Among the speakers was Elisabeth Davies, Chair of the Legal Services Board Consumer Panel. She revealed that latest results from their tracker survey (canvassing 3000 people since 2011) has shown that the number of people shopping around for a legal service provider is still only at 1 in 4, with no significant increase in the last 5 years. This has largely been attributed to the distinct lack of a comprehensive comparison tool and the fact that just 17% of law firms publish their prices online.
The survey did, however, show that people were finding it less difficult to transact in 2016 and that fixed fees were on the increase. Nearly half of transactions are now performed on a fixed fee basis and, as Elisabeth concluded: “We know that this is what consumers want.”
Among the criticisms of the current legal systems is the lack of a ‘Tripadvisor or Trustpilot” through which consumers can assess quality and make an informed decision when selecting a firm.
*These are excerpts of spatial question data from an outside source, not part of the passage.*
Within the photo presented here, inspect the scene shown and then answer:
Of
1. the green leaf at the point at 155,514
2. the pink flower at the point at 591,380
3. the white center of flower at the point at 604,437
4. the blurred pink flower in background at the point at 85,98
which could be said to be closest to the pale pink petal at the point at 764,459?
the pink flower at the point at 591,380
And I was delighted to have the opportunity to explain that in less than a month, this will all change as we launch the industry’s first genuine, real-time comparison site for legal services.
The Law Superstore not only encourages people to shop around for the best deal, but gives them the confidence to do so through a transparent, flexible platform that features client ratings."
Regulators are calling for a comparison tool, but this isn’t enough
Of course, The Law Superstore welcomes the groundswell of support for transparency, choice and a genuine comparison tool. It is important that the regulators, influencers and governing bodies continue to push this agenda to ensure that the profession can begin to close the access gap.
However, I also feel that it is time we challenged regulators to go further – to take the necessary steps to implement these changes. Through our legal comparison website we have created a solution to many of the problems facing the sector and, in less than a month, consumers will be free to find and compare legal service providers around the UK. But I would question whether enough is being done to incentivize or even compel firms in the marketplace to act.
With the likes of the LSB’s latest research and the release of the CMA’s interim report it is impossible for the wider profession to ignore the challenges they face any longer. And we look forward to demonstrating to the profession how important it will be to the future of the industry.